▶ [YOUR ASSIGNMENT] Check each line of the data below for the word "Odocoileus", then extract the ones that have it.
(EXERCISE MATERIALS begins)
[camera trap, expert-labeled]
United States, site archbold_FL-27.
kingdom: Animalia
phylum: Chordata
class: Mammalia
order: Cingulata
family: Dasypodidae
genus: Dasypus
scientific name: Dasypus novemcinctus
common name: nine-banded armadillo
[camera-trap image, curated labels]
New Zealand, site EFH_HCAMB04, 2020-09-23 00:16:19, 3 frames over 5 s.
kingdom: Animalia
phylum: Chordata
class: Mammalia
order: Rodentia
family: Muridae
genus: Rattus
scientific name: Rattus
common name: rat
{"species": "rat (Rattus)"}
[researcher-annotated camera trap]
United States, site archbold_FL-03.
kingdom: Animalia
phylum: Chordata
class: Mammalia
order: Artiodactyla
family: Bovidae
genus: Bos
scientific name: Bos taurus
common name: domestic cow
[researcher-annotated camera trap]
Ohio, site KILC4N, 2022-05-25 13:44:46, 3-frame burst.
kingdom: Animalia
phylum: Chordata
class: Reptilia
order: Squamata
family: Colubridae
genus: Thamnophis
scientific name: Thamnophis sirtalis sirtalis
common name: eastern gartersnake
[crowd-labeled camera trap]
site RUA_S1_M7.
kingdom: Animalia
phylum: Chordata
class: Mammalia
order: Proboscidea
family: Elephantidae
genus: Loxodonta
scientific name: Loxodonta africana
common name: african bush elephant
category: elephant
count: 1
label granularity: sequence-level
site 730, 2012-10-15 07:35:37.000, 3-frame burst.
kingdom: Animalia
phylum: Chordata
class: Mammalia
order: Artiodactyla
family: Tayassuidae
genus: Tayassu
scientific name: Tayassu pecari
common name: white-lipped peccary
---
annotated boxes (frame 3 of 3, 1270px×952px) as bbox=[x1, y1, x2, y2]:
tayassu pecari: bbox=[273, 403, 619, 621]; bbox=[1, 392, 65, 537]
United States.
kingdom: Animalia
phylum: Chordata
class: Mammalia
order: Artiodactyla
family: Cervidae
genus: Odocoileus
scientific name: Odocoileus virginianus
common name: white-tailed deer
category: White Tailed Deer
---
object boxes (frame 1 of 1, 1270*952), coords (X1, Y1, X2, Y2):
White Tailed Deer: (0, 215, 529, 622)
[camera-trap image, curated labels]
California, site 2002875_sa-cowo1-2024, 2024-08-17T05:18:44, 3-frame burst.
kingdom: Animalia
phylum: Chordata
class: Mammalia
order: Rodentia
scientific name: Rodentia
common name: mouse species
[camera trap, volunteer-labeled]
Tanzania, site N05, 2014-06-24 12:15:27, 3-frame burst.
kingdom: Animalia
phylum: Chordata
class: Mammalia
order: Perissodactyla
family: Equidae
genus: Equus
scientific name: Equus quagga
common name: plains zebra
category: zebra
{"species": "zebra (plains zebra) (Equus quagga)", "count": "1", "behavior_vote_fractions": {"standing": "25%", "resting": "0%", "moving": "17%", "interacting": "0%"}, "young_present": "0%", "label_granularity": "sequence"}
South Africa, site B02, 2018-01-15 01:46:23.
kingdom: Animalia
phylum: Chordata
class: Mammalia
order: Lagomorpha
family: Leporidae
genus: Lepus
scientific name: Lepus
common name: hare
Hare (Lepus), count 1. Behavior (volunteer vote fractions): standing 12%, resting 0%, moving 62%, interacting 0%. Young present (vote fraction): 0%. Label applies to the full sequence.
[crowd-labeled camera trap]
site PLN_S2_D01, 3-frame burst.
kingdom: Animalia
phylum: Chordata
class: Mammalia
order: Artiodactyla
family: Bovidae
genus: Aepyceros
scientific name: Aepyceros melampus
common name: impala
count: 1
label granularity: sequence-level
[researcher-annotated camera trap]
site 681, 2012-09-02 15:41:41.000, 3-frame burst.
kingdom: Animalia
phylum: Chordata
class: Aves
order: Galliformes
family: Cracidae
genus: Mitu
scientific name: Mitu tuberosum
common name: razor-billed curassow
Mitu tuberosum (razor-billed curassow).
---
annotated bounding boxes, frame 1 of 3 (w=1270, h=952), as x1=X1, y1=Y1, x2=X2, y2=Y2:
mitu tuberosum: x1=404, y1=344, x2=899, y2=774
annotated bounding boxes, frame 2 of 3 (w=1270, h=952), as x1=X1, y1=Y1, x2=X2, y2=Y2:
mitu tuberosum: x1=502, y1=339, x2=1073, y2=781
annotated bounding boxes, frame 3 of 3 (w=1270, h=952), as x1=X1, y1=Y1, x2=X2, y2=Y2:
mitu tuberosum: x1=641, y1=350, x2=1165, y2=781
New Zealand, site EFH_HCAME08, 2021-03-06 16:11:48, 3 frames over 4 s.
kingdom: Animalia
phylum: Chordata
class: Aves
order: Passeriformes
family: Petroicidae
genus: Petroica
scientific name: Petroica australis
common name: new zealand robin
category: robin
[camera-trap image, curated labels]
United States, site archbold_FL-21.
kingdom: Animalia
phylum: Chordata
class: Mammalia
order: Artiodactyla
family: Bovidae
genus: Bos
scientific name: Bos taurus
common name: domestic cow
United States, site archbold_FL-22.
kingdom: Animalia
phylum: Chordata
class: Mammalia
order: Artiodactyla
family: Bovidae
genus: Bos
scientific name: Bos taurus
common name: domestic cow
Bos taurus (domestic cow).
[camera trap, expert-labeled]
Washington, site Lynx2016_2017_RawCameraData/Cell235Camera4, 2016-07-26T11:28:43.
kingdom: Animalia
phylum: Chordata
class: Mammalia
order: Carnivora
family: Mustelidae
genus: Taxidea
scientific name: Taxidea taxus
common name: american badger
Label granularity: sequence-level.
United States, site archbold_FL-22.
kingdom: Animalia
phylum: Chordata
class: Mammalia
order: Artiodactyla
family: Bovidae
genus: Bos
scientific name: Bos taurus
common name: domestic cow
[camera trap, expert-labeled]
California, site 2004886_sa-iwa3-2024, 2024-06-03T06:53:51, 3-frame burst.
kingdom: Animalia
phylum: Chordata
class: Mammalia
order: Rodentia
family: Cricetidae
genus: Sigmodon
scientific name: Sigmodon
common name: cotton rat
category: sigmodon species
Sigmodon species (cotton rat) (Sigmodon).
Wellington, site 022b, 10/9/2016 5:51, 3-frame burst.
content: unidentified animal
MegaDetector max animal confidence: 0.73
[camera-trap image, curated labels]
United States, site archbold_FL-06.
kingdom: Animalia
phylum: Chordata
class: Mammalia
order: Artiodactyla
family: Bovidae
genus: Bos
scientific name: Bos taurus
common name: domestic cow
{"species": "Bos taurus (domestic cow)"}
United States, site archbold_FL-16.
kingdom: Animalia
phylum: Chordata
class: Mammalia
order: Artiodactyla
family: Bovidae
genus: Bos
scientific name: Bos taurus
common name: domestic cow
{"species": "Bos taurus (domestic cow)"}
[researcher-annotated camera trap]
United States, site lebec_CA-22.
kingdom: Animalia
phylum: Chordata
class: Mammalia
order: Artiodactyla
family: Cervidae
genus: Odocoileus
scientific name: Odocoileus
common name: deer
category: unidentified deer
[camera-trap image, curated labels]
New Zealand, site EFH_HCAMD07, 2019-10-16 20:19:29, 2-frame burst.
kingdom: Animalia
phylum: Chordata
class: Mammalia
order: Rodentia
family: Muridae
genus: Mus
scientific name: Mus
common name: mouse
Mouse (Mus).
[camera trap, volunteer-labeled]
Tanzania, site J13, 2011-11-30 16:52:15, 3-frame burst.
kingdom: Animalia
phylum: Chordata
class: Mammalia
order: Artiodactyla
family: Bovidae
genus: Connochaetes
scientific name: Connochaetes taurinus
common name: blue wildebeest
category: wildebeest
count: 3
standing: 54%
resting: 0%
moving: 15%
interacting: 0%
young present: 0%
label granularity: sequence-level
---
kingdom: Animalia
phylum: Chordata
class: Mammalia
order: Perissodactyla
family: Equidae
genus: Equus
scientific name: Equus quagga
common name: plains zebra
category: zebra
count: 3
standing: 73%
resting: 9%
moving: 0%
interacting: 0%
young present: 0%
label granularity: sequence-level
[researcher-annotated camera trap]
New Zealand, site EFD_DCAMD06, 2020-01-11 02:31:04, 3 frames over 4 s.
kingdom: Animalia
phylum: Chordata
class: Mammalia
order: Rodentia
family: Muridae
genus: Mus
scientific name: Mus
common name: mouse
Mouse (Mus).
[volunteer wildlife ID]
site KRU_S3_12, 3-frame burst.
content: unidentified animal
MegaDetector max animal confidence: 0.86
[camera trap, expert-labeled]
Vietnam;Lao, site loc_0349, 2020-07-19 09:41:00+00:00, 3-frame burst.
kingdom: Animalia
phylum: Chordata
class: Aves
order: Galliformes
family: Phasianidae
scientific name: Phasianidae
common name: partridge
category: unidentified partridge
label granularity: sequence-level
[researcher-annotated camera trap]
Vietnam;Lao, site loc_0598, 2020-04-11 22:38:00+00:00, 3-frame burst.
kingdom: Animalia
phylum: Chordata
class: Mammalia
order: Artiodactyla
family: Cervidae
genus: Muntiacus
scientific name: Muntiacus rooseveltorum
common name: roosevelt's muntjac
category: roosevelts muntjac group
(EXERCISE MATERIALS ends)
▶ [REPLY TO THE TASK]
genus: Odocoileus
scientific name: Odocoileus virginianus
genus: Odocoileus
scientific name: Odocoileus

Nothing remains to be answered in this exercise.